New York By Rail Top 20: The Theaters

The legendary Bardavon 1869 Opera House in Poughkeepsie sets the stage for the top 20 iconic culture palaces in the Empire State.

By John Barry

Sinead O’Connor. Brandi Carlile. David Byrne (Talking Heads). Liza Minnelli. Bernadette Peters. Aretha Franklin. Arlo Guthrie. Anoushka Shankar.

These are just a few of the legendary performers I’ve seen grace the stage at the Bardavon 1869 Opera House on Market Street in Poughkeepsie, the Hudson Valley city located on the Hudson River shore halfway between Manhattan and Albany.

I met the late David Crosby of Crosby, Stills & Nash backstage at the Bardavon following his 2003 concert on the Ides of March. I met Bob Weir of Grateful Dead fame backstage before he performed at the Bardavon that October. I watched Carlos Santana electrify the 944-seat theater with searing guitar solos and a generous spirit in April 2016, days before he played Madison Square Garden. And Diana Ross—oh, Diana Ross—you left us all in such a state with your outpouring of love for Poughkeepsie in March 2011.

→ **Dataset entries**
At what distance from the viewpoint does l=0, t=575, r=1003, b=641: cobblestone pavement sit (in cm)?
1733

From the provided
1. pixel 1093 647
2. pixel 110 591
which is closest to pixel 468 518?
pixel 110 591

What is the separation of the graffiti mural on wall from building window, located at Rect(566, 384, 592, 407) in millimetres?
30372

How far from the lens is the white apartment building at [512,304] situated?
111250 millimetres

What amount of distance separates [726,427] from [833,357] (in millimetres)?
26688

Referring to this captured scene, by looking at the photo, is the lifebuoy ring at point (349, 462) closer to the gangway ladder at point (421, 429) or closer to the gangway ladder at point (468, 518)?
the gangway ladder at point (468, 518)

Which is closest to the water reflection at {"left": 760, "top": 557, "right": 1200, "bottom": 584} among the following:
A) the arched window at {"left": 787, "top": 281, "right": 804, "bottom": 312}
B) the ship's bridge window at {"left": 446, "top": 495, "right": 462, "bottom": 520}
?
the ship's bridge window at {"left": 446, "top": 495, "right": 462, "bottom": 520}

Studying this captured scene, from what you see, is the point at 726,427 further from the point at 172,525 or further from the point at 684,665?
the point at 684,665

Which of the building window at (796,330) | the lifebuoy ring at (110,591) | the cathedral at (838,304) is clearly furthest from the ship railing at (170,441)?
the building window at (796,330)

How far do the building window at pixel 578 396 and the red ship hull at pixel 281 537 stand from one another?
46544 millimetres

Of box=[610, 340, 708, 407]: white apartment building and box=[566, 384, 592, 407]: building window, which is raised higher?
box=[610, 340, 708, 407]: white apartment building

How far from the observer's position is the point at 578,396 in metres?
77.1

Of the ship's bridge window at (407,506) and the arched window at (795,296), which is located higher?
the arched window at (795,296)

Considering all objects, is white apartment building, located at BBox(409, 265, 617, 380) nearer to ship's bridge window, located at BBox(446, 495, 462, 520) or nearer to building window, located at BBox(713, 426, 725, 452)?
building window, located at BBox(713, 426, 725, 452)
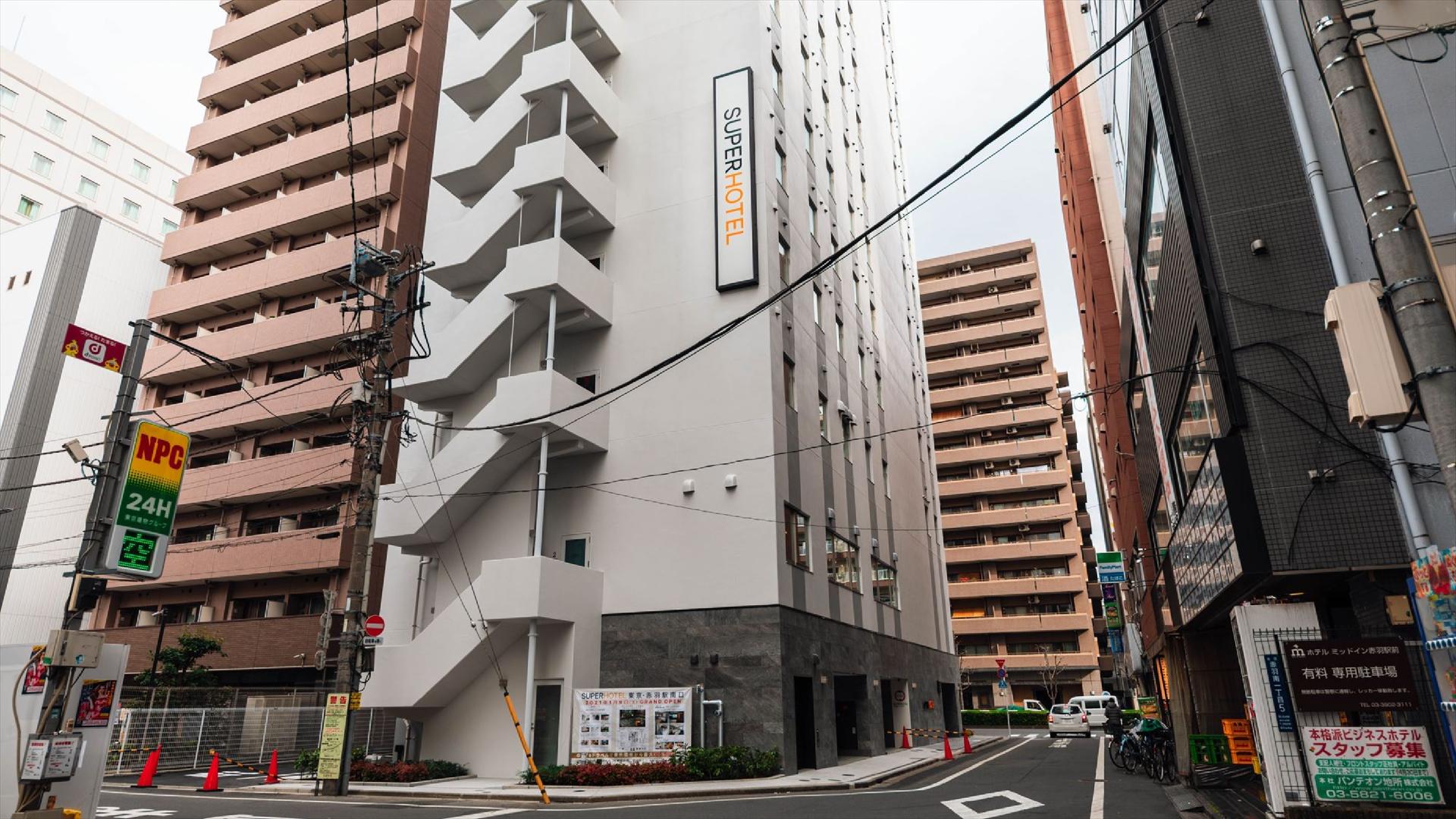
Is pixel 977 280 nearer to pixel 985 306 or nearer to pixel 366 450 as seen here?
pixel 985 306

→ **Required actions**
A) Return, word for word, the passage of the New York theaters article from "The legendary Bardavon" up to and including "Manhattan and Albany.".
B) According to the New York theaters article, how many seats does the Bardavon 1869 Opera House have?
C) Write what comes next in the article on New York's top 20 theaters, picking up after its final sentence.

→ **Responses per task**
A)
The legendary Bardavon 1869 Opera House in Poughkeepsie sets the stage for the top 20 iconic culture palaces in the Empire State.

By John Barry

Sinead O’Connor. Brandi Carlile. David Byrne (Talking Heads). Liza Minnelli. Bernadette Peters. Aretha Franklin. Arlo Guthrie. Anoushka Shankar.

These are just a few of the legendary performers I’ve seen grace the stage at the Bardavon 1869 Opera House on Market Street in Poughkeepsie, the Hudson Valley city located on the Hudson River shore halfway between Manhattan and Albany.

B) It has 944 seats.

C)
A former vaudeville house that has also hosted Mark Twain, Frank Sinatra and John Philip Sousa, the Bardavon is an anchor of the Hudson Valley. Beyond the performances, the décor, the warm welcome from the staff and the giddy buzz of show night, the Bardavon leaves a big footprint on its neighborhood. The venue spurs the local economy by drawing audiences that spend cash at neighboring businesses including, of course, restaurants and hotels; reminds us how the arts inspire critical thinking; and encourages individual creative expression.

And by way of similar theaters in similar communities across New York State—north and south and east and west—the impact of the arts maintains a firm foothold and remains embedded in the foundation of life in the Empire State.

There’s another aspect of these theaters that cannot be overlooked, one which the Bardavon illustrates in fine form. As these theaters bind communities together, Amtrak’s Empire Service and Adirondack rail lines bind historic theaters throughout New York State to each other—from community to community, and train station to train station.

Take, for example, the ease with which an Amtrak passenger can disembark at the Poughkeepsie Train Station. And then, said Bardavon Executive Director Chris Silva, “You can walk here from the train station.”

Silva also runs the Broadway Theater at Ulster Performing Arts Center in Kingston, a 1,500-seat venue on Broadway in New York State’s first capital. UPAC can be reached from the Amtrak station in Rhinecliff with a 20-minute ride in an Uber, Lyft or taxi. The Bardavon sits a five-minute ride from Amtrak in Poughkeepsie.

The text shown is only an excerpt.